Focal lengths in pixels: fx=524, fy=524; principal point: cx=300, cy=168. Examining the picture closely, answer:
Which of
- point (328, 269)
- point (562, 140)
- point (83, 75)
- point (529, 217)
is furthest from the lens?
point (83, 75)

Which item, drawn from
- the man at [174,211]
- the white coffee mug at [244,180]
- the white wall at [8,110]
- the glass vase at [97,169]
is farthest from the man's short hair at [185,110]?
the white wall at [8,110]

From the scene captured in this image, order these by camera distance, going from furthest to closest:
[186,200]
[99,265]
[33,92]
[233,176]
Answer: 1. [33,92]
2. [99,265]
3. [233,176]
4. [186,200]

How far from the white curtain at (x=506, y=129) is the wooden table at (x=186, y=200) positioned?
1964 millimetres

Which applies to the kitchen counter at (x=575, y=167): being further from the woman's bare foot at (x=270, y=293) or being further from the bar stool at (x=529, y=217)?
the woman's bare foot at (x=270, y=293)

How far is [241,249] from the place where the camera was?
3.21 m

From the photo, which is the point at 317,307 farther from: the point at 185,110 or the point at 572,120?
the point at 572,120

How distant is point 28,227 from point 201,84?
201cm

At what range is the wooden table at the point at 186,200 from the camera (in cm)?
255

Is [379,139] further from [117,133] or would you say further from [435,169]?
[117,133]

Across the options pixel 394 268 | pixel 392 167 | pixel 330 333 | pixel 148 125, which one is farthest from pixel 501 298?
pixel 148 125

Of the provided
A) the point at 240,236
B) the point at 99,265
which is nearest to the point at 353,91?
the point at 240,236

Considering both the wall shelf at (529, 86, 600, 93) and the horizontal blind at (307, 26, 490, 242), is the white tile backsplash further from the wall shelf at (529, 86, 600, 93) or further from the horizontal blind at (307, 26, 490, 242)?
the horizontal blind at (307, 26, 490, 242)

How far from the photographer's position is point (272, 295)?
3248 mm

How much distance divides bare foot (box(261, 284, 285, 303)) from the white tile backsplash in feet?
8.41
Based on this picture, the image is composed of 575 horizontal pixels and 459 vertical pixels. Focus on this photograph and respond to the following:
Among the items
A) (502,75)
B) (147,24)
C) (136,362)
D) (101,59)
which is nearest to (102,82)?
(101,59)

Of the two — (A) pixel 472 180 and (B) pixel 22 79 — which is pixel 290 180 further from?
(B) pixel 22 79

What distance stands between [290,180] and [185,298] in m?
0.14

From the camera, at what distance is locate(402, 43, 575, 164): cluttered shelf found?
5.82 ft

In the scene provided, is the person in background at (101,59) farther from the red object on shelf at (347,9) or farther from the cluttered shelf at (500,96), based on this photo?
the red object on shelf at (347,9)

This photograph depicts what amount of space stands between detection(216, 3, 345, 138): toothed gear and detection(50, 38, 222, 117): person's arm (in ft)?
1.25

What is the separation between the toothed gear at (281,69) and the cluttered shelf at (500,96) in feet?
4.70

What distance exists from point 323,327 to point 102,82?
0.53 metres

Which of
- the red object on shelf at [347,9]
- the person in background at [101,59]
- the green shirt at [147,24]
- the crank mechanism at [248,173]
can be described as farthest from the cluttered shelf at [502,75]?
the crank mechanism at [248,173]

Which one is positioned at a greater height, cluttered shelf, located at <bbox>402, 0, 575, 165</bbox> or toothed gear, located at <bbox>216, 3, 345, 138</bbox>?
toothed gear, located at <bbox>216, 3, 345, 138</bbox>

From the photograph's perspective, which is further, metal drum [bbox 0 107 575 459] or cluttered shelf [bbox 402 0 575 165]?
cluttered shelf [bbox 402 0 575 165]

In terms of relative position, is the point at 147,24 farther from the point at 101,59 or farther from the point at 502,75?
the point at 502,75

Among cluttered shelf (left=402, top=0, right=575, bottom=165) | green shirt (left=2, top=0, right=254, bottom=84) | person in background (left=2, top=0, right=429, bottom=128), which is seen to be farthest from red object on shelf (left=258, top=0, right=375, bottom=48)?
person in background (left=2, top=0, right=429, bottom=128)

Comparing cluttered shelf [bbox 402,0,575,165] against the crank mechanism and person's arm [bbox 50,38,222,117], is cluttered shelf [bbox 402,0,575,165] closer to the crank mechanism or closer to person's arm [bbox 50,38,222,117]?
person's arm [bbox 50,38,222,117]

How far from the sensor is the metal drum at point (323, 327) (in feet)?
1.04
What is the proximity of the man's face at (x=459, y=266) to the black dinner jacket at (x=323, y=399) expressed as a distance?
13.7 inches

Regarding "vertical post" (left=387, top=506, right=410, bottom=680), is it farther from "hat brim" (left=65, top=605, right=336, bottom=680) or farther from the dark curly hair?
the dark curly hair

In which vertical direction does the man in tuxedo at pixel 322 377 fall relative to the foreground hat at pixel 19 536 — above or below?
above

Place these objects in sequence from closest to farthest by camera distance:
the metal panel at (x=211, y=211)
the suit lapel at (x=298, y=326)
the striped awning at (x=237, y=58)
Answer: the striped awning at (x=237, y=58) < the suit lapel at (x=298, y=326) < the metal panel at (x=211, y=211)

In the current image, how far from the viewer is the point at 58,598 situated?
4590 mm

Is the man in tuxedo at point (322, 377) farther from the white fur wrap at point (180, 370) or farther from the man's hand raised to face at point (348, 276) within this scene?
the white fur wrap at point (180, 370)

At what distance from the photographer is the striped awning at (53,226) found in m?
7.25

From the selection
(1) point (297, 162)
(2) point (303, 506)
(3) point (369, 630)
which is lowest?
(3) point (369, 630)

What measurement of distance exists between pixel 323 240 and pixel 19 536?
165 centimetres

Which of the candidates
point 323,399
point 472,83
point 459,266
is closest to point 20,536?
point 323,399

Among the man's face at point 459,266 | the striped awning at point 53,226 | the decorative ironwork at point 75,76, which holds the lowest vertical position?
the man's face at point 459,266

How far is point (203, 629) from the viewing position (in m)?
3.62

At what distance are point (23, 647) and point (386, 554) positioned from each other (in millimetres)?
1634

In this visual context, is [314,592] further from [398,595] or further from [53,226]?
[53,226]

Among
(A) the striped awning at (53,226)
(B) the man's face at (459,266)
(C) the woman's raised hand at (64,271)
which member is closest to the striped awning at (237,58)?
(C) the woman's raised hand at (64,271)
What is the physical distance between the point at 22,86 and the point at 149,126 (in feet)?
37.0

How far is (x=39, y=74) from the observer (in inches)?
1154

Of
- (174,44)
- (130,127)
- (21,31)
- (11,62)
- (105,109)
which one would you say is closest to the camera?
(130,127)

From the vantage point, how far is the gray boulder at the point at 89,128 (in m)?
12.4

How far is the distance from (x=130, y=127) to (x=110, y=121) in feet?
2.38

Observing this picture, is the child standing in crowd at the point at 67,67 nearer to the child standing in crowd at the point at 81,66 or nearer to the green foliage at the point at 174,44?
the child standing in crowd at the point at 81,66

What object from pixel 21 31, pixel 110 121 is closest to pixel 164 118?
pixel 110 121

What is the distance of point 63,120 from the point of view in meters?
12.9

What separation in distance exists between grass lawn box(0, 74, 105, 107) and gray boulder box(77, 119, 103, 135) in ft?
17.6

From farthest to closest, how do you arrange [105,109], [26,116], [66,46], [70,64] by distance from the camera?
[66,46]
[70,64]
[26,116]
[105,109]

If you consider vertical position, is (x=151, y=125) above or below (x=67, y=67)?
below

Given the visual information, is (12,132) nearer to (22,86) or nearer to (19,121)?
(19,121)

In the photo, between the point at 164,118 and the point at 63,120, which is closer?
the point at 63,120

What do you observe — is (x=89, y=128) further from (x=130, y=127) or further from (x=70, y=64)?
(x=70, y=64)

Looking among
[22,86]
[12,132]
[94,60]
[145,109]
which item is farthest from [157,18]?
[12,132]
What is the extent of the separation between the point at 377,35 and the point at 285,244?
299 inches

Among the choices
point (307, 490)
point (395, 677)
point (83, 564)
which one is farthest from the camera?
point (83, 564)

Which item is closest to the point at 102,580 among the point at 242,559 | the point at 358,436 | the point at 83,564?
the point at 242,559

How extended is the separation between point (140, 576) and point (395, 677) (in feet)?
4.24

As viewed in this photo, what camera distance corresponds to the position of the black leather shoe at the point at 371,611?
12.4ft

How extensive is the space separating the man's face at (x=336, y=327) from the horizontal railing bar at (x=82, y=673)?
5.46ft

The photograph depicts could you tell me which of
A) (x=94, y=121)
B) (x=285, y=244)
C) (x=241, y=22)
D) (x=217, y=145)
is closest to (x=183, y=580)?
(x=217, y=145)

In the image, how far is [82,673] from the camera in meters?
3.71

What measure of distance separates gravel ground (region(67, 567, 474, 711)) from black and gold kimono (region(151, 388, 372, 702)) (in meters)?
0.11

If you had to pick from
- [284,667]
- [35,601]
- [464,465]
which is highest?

**EXERCISE GOAL:** Starting at the line that has "If you had to pick from" and ending with the last of the lines, rewrite those lines as a numbered list and skip any blank lines.

**COMPLETE RESPONSE:**
1. If you had to pick from
2. - [284,667]
3. - [35,601]
4. - [464,465]
5. which is highest?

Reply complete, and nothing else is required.